STATED PROBLEM:
Reproduce the entries word for word, and omit any picture you find in them.

DATA PROVIDED:
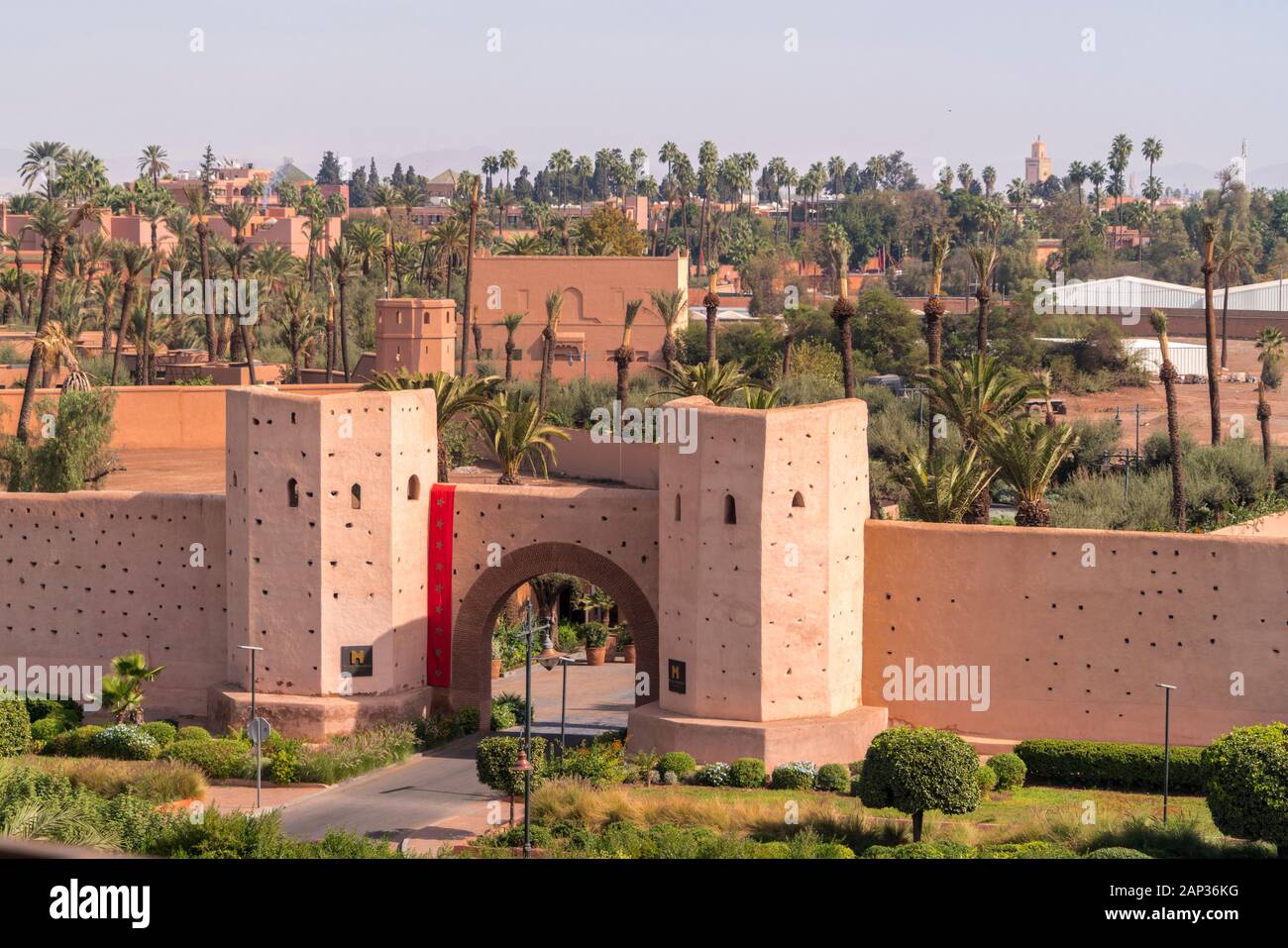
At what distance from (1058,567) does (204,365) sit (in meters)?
52.1

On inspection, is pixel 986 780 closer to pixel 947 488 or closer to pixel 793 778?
pixel 793 778

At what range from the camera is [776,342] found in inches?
3563

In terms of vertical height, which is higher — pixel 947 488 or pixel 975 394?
pixel 975 394

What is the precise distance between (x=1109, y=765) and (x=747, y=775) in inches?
235

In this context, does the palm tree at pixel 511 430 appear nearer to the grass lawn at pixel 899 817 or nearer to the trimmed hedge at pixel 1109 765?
the grass lawn at pixel 899 817

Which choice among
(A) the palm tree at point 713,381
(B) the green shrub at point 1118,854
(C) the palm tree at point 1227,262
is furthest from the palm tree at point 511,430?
(C) the palm tree at point 1227,262

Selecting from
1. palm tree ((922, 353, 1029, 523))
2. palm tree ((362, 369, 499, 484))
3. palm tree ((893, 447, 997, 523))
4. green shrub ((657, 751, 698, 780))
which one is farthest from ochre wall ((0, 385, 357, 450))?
green shrub ((657, 751, 698, 780))

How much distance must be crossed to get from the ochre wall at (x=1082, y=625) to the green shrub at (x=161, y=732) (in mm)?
12557

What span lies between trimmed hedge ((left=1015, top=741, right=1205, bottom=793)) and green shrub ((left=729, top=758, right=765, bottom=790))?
174 inches

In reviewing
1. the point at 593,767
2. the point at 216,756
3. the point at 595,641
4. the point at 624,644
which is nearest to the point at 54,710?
the point at 216,756

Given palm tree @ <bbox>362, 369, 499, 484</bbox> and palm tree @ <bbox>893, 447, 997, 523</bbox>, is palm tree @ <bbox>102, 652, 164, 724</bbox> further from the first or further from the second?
palm tree @ <bbox>893, 447, 997, 523</bbox>

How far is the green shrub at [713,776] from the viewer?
100 ft

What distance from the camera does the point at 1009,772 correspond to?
99.2 feet
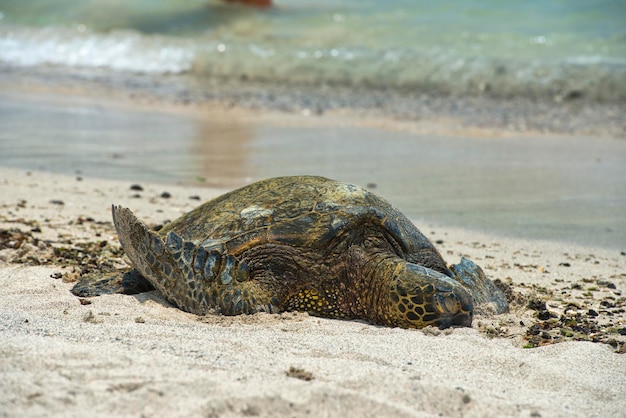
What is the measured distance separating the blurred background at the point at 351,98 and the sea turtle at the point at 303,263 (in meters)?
2.78

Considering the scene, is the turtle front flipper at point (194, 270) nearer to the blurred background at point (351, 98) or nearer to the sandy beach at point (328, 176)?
the sandy beach at point (328, 176)

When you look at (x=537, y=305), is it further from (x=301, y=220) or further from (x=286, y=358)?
(x=286, y=358)

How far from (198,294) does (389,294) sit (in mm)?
959

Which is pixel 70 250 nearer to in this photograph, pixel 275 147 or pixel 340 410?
pixel 340 410

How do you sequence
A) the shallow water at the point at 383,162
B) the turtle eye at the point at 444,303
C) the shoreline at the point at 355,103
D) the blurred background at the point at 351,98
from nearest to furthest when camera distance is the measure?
the turtle eye at the point at 444,303 < the shallow water at the point at 383,162 < the blurred background at the point at 351,98 < the shoreline at the point at 355,103

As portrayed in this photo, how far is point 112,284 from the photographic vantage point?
4.75m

WRITTEN ANSWER:
At what distance from (1058,567) does (204,365) sit (in meters)?
52.1

On inspection, is pixel 986 780 closer to pixel 947 488 or closer to pixel 793 778?
pixel 793 778

At what range from the camera is [776,342] found in inches?
3563

In terms of vertical height, which is higher — pixel 947 488 or pixel 975 394?
pixel 975 394

What is the precise distance between (x=1109, y=765) and (x=747, y=775) in inches?
235

In this context, does the palm tree at pixel 511 430 appear nearer to the grass lawn at pixel 899 817 or nearer to the trimmed hedge at pixel 1109 765?
the grass lawn at pixel 899 817

Which choice among
(A) the palm tree at point 713,381
(B) the green shrub at point 1118,854
(C) the palm tree at point 1227,262
is furthest from the palm tree at point 511,430?
(C) the palm tree at point 1227,262

Selecting from
1. palm tree ((922, 353, 1029, 523))
2. palm tree ((362, 369, 499, 484))
3. palm tree ((893, 447, 997, 523))
4. green shrub ((657, 751, 698, 780))
which one is farthest from ochre wall ((0, 385, 357, 450))?
green shrub ((657, 751, 698, 780))

How much distance must be crossed to get from the ochre wall at (x=1082, y=625) to the green shrub at (x=161, y=732) (in mm)?
12557

What span lies between trimmed hedge ((left=1015, top=741, right=1205, bottom=793)) and green shrub ((left=729, top=758, right=765, bottom=790))?
174 inches

In reviewing
1. the point at 593,767
2. the point at 216,756
3. the point at 595,641
4. the point at 624,644
which is nearest to the point at 54,710?
the point at 216,756

Given palm tree @ <bbox>362, 369, 499, 484</bbox> and palm tree @ <bbox>893, 447, 997, 523</bbox>, is palm tree @ <bbox>102, 652, 164, 724</bbox> further from the first or further from the second?
palm tree @ <bbox>893, 447, 997, 523</bbox>

How far is the green shrub at [713,776] from the viewer?
100 ft

What distance from the camera does the point at 1009,772 correspond to?
99.2 feet
What is the measured distance separating the blurred background at the point at 351,98 and the sea turtle at the point at 303,263 (in meters)?
2.78

Considering the scene, is the turtle front flipper at point (194, 270) nearer to the blurred background at point (351, 98) or nearer to the sandy beach at point (328, 176)?
the sandy beach at point (328, 176)

When you look at (x=537, y=305), is it further from (x=301, y=220) or further from (x=286, y=358)?
(x=286, y=358)

How far from (198,294) does (389,294) sit (in mm)?
959

Which is pixel 70 250 nearer to in this photograph, pixel 275 147 or pixel 340 410?
pixel 340 410

How do you sequence
A) the shallow water at the point at 383,162
B) the turtle eye at the point at 444,303
C) the shoreline at the point at 355,103
D) the blurred background at the point at 351,98
from nearest to furthest when camera distance is the measure?
the turtle eye at the point at 444,303 < the shallow water at the point at 383,162 < the blurred background at the point at 351,98 < the shoreline at the point at 355,103

As portrayed in this photo, how far is point 112,284 from the photographic vantage point?
4.75m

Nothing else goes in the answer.